# Tekst źródłowy
7°   dziś 5°   jutro
Środa, 27 listopada Walerian, Wirgiliusz, Maksymilian, Franciszek, Ksenia

Krokus Przyszowa: historia zaczęła się w latach 60 ubiegłego wieku

Opublikowano 11.12.2015 14:09:14 Zaktualizowano 04.09.2018 14:05:58 jaca

Limanowski Podokręg Piłki Nożnej obchodzi jubileusz 30-lecia istnienia. Z tej okazji prezentujemy historię kolejnego klubu: Krokus Przyszowa.

Poniższy artykuł jest fragmentem monografii dotyczącej historii Limanowskiego Podokręgu Piłki Nożnej. Opracowaniem historii klubów zajęli się ich prezesi. Materiały zebrał i opracował Józef Król (wiceprezes LPPN, prezes AKS Ujanowice).

Historię Krokusa Przyszowa opracował: Adam Leśniak i Antoni Skirliński.

W latach sześćdziesiątych XX wieku w Przyszowej została zainicjowana działalność sportowa. Po raz pierwszy w historii tej miejscowości zgłoszono do rozgrywek sportowych klub o nazwie Ludowy Klub Sportowy „Krokus” Przyszowa. Początek istnienia tego klubu, datowany jest na rok 1963. Założycielami tego klubu byli mieszkańcy Przyszowej, tj. Józef Kożuch, Ryszard Biedroń i Zbigniew Kroczek.

# Zadanie do wykonania
Proszę wypisać dosłownie fragment artykułu o klubie Krokus Przyszowa, zaczynając od słów „Opublikowano 11.12.2015 14:09:14” i kończąc na słowach „i Antoni Skirliński.”. Rekordy nie odgrywają tu żadnej roli.

# Zestaw rekordów
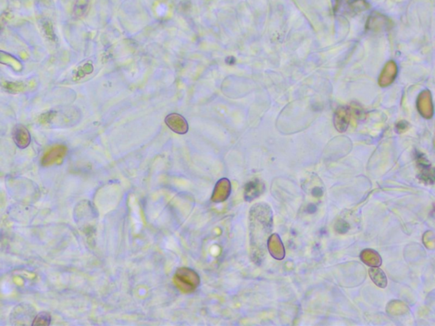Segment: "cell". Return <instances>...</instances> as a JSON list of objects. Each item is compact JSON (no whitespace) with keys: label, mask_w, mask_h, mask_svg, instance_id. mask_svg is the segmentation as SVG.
I'll use <instances>...</instances> for the list:
<instances>
[{"label":"cell","mask_w":435,"mask_h":326,"mask_svg":"<svg viewBox=\"0 0 435 326\" xmlns=\"http://www.w3.org/2000/svg\"><path fill=\"white\" fill-rule=\"evenodd\" d=\"M269 213L270 212L266 210V206L262 204L255 205L250 210V244L252 258L254 262L260 259L261 255L264 253L265 238L271 231V217H267Z\"/></svg>","instance_id":"6da1fadb"},{"label":"cell","mask_w":435,"mask_h":326,"mask_svg":"<svg viewBox=\"0 0 435 326\" xmlns=\"http://www.w3.org/2000/svg\"><path fill=\"white\" fill-rule=\"evenodd\" d=\"M173 281L176 287L184 293L192 292L198 287L201 279L198 273L190 268H179L176 271Z\"/></svg>","instance_id":"7a4b0ae2"},{"label":"cell","mask_w":435,"mask_h":326,"mask_svg":"<svg viewBox=\"0 0 435 326\" xmlns=\"http://www.w3.org/2000/svg\"><path fill=\"white\" fill-rule=\"evenodd\" d=\"M232 193V184L226 178L220 179L215 185L211 201L213 203H221L229 198Z\"/></svg>","instance_id":"3957f363"},{"label":"cell","mask_w":435,"mask_h":326,"mask_svg":"<svg viewBox=\"0 0 435 326\" xmlns=\"http://www.w3.org/2000/svg\"><path fill=\"white\" fill-rule=\"evenodd\" d=\"M165 123L176 134H185L189 130V125L186 119L181 115L177 113H172L167 116L165 118Z\"/></svg>","instance_id":"277c9868"},{"label":"cell","mask_w":435,"mask_h":326,"mask_svg":"<svg viewBox=\"0 0 435 326\" xmlns=\"http://www.w3.org/2000/svg\"><path fill=\"white\" fill-rule=\"evenodd\" d=\"M417 163H418L419 169L421 172V173L419 174V179L426 184H433V181H434L433 170H432V168H431L428 161L424 156H421V155H420L417 157Z\"/></svg>","instance_id":"5b68a950"},{"label":"cell","mask_w":435,"mask_h":326,"mask_svg":"<svg viewBox=\"0 0 435 326\" xmlns=\"http://www.w3.org/2000/svg\"><path fill=\"white\" fill-rule=\"evenodd\" d=\"M66 154H67V148L63 145H58L52 148L43 157L42 164L45 166H50L59 162L64 158Z\"/></svg>","instance_id":"8992f818"},{"label":"cell","mask_w":435,"mask_h":326,"mask_svg":"<svg viewBox=\"0 0 435 326\" xmlns=\"http://www.w3.org/2000/svg\"><path fill=\"white\" fill-rule=\"evenodd\" d=\"M265 190V185L259 179H254L246 184L244 199L247 201H254L258 198Z\"/></svg>","instance_id":"52a82bcc"},{"label":"cell","mask_w":435,"mask_h":326,"mask_svg":"<svg viewBox=\"0 0 435 326\" xmlns=\"http://www.w3.org/2000/svg\"><path fill=\"white\" fill-rule=\"evenodd\" d=\"M418 105H421L419 106V111L421 112V114L423 115V117H432V106L429 92L425 91L421 94L419 97Z\"/></svg>","instance_id":"ba28073f"},{"label":"cell","mask_w":435,"mask_h":326,"mask_svg":"<svg viewBox=\"0 0 435 326\" xmlns=\"http://www.w3.org/2000/svg\"><path fill=\"white\" fill-rule=\"evenodd\" d=\"M14 140L20 148H26L30 143V135L23 126H17L14 130Z\"/></svg>","instance_id":"9c48e42d"},{"label":"cell","mask_w":435,"mask_h":326,"mask_svg":"<svg viewBox=\"0 0 435 326\" xmlns=\"http://www.w3.org/2000/svg\"><path fill=\"white\" fill-rule=\"evenodd\" d=\"M349 121V111L346 108H339L335 115V125L338 131H345Z\"/></svg>","instance_id":"30bf717a"},{"label":"cell","mask_w":435,"mask_h":326,"mask_svg":"<svg viewBox=\"0 0 435 326\" xmlns=\"http://www.w3.org/2000/svg\"><path fill=\"white\" fill-rule=\"evenodd\" d=\"M396 73V65H395V63H393V62H389L388 64H387V66L385 67L384 71H383V73H386L387 75H381V77H380V84L382 86H386V85L390 84L393 82V79L395 78Z\"/></svg>","instance_id":"8fae6325"},{"label":"cell","mask_w":435,"mask_h":326,"mask_svg":"<svg viewBox=\"0 0 435 326\" xmlns=\"http://www.w3.org/2000/svg\"><path fill=\"white\" fill-rule=\"evenodd\" d=\"M369 274L371 276V279L373 280L374 283L377 284L379 287H385L387 284V279L386 276L382 272V270L379 268H371L369 270Z\"/></svg>","instance_id":"7c38bea8"},{"label":"cell","mask_w":435,"mask_h":326,"mask_svg":"<svg viewBox=\"0 0 435 326\" xmlns=\"http://www.w3.org/2000/svg\"><path fill=\"white\" fill-rule=\"evenodd\" d=\"M89 0H77L74 6V14L77 17H82L85 14L89 8Z\"/></svg>","instance_id":"4fadbf2b"},{"label":"cell","mask_w":435,"mask_h":326,"mask_svg":"<svg viewBox=\"0 0 435 326\" xmlns=\"http://www.w3.org/2000/svg\"><path fill=\"white\" fill-rule=\"evenodd\" d=\"M51 323V316L50 314H48L47 312H41V313H39L38 316H37L36 318H34V322H33V324H35V325H39V324H41V325H49Z\"/></svg>","instance_id":"5bb4252c"},{"label":"cell","mask_w":435,"mask_h":326,"mask_svg":"<svg viewBox=\"0 0 435 326\" xmlns=\"http://www.w3.org/2000/svg\"><path fill=\"white\" fill-rule=\"evenodd\" d=\"M336 229L338 233H345L349 229V223H346L345 221L339 220L336 224Z\"/></svg>","instance_id":"9a60e30c"},{"label":"cell","mask_w":435,"mask_h":326,"mask_svg":"<svg viewBox=\"0 0 435 326\" xmlns=\"http://www.w3.org/2000/svg\"><path fill=\"white\" fill-rule=\"evenodd\" d=\"M323 194V191L321 190V188H319V187H316L312 191V195L315 197H320Z\"/></svg>","instance_id":"2e32d148"},{"label":"cell","mask_w":435,"mask_h":326,"mask_svg":"<svg viewBox=\"0 0 435 326\" xmlns=\"http://www.w3.org/2000/svg\"><path fill=\"white\" fill-rule=\"evenodd\" d=\"M308 212H310V213H312V212H315L316 211V206L315 205H310V206H308Z\"/></svg>","instance_id":"e0dca14e"}]
</instances>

# Wynik zadania
Opublikowano 11.12.2015 14:09:14 Zaktualizowano 04.09.2018 14:05:58 jaca

Limanowski Podokręg Piłki Nożnej obchodzi jubileusz 30-lecia istnienia. Z tej okazji prezentujemy historię kolejnego klubu: Krokus Przyszowa.

Poniższy artykuł jest fragmentem monografii dotyczącej historii Limanowskiego Podokręgu Piłki Nożnej. Opracowaniem historii klubów zajęli się ich prezesi. Materiały zebrał i opracował Józef Król (wiceprezes LPPN, prezes AKS Ujanowice).

Historię Krokusa Przyszowa opracował: Adam Leśniak i Antoni Skirliński.